▶ **Problem description**
Copy out the stretch from the start of the items through the line containing "What colour is", changing every "pie chart" to "circle chart" and leaving everything else as it is.

Records from a data source:

Start of Block

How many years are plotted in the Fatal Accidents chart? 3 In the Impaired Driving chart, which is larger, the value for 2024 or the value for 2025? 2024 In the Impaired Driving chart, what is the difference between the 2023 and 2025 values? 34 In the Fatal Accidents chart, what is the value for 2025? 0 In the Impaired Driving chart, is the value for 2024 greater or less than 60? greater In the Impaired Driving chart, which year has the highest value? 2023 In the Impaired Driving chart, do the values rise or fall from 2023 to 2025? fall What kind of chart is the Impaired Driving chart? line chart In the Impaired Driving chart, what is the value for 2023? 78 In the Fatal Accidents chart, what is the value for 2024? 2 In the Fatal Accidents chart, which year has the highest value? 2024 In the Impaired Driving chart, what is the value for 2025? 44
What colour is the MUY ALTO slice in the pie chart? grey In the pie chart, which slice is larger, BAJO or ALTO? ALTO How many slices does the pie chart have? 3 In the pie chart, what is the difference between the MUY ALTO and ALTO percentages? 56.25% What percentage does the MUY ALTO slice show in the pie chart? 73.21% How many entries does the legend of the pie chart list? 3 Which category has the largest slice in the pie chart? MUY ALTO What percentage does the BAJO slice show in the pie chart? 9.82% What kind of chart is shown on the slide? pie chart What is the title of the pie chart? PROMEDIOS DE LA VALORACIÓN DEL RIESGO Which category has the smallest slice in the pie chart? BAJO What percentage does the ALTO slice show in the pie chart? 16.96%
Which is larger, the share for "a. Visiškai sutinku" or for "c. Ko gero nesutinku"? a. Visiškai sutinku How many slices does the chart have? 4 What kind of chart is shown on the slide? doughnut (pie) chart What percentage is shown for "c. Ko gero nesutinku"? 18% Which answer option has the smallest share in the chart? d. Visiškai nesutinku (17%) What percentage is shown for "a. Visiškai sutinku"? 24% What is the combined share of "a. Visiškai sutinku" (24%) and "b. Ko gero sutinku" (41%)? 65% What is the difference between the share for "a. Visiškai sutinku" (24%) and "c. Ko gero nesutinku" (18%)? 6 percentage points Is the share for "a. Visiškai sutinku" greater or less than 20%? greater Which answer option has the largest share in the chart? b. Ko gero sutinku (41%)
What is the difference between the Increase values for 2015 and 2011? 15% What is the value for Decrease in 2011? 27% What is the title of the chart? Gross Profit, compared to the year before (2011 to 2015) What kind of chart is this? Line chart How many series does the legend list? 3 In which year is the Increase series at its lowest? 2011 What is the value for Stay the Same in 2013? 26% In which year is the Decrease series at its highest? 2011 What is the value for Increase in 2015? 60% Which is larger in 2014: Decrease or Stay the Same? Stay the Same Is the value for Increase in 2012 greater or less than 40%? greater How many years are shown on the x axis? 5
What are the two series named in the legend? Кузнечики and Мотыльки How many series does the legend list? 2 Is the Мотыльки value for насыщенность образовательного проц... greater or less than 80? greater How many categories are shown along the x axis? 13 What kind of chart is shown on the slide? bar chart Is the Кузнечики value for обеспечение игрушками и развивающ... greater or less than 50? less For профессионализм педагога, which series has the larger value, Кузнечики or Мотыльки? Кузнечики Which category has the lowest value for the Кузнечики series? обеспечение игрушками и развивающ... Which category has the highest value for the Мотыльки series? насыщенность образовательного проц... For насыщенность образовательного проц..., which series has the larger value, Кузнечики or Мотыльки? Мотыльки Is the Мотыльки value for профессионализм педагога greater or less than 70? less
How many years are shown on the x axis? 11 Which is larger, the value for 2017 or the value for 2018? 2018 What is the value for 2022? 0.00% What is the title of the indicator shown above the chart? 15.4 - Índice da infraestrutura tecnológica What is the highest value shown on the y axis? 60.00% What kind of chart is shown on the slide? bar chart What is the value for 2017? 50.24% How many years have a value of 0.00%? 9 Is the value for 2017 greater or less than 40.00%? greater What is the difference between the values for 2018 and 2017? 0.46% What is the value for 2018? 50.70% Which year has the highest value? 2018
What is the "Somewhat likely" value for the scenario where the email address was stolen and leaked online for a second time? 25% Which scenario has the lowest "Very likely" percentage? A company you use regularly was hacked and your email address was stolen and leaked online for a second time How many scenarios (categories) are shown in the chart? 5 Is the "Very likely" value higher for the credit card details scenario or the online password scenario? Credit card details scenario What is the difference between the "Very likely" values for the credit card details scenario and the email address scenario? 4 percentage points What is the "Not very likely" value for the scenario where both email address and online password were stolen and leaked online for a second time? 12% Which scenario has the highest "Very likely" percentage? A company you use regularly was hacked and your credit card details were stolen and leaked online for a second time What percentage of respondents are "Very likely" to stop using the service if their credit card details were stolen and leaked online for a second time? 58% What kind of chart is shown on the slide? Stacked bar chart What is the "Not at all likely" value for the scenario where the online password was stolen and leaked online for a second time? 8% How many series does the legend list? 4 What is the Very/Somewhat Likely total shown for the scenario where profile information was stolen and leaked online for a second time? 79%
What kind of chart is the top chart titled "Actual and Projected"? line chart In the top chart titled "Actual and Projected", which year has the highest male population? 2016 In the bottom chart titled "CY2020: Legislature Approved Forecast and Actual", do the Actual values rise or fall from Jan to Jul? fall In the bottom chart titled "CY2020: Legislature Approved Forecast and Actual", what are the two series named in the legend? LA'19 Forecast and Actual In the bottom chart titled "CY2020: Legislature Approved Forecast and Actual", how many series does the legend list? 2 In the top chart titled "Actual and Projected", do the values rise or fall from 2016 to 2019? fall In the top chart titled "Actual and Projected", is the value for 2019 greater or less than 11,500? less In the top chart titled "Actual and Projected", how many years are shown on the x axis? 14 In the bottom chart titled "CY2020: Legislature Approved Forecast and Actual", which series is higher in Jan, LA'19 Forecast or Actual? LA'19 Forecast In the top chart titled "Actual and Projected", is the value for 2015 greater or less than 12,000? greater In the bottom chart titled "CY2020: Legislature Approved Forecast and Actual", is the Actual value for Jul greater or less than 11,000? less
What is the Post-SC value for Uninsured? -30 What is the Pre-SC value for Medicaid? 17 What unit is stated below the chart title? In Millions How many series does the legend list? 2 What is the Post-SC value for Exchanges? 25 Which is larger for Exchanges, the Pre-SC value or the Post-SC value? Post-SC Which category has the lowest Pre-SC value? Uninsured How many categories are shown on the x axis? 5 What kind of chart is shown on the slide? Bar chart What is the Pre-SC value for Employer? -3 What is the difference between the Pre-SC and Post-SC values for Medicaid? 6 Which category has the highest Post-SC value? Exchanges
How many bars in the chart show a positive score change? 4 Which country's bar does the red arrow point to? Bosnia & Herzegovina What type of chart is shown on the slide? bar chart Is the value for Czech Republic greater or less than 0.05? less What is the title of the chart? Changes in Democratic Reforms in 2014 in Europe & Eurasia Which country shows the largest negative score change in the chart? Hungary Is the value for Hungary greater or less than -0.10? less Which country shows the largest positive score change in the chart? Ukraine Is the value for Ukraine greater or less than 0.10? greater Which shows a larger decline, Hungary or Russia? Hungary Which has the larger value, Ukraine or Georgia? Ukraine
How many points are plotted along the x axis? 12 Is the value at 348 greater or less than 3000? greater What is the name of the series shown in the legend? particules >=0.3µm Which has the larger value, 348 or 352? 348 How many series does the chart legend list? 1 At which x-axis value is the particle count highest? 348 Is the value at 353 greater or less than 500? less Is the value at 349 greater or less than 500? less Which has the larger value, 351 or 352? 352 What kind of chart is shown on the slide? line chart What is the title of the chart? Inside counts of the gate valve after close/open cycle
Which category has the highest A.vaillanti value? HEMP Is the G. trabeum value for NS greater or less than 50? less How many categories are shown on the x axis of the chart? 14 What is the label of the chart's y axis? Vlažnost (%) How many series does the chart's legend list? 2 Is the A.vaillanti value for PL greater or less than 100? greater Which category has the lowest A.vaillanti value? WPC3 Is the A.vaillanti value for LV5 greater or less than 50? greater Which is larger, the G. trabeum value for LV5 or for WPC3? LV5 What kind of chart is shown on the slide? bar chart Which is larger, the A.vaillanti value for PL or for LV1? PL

End of Block

▶ **Reply to the exercise**
How many years are plotted in the Fatal Accidents chart? 3 In the Impaired Driving chart, which is larger, the value for 2024 or the value for 2025? 2024 In the Impaired Driving chart, what is the difference between the 2023 and 2025 values? 34 In the Fatal Accidents chart, what is the value for 2025? 0 In the Impaired Driving chart, is the value for 2024 greater or less than 60? greater In the Impaired Driving chart, which year has the highest value? 2023 In the Impaired Driving chart, do the values rise or fall from 2023 to 2025? fall What kind of chart is the Impaired Driving chart? line chart In the Impaired Driving chart, what is the value for 2023? 78 In the Fatal Accidents chart, what is the value for 2024? 2 In the Fatal Accidents chart, which year has the highest value? 2024 In the Impaired Driving chart, what is the value for 2025? 44
What colour is the MUY ALTO slice in the circle chart? grey In the circle chart, which slice is larger, BAJO or ALTO? ALTO How many slices does the circle chart have? 3 In the circle chart, what is the difference between the MUY ALTO and ALTO percentages? 56.25% What percentage does the MUY ALTO slice show in the circle chart? 73.21% How many entries does the legend of the circle chart list? 3 Which category has the largest slice in the circle chart? MUY ALTO What percentage does the BAJO slice show in the circle chart? 9.82% What kind of chart is shown on the slide? circle chart What is the title of the circle chart? PROMEDIOS DE LA VALORACIÓN DEL RIESGO Which category has the smallest slice in the circle chart? BAJO What percentage does the ALTO slice show in the circle chart? 16.96%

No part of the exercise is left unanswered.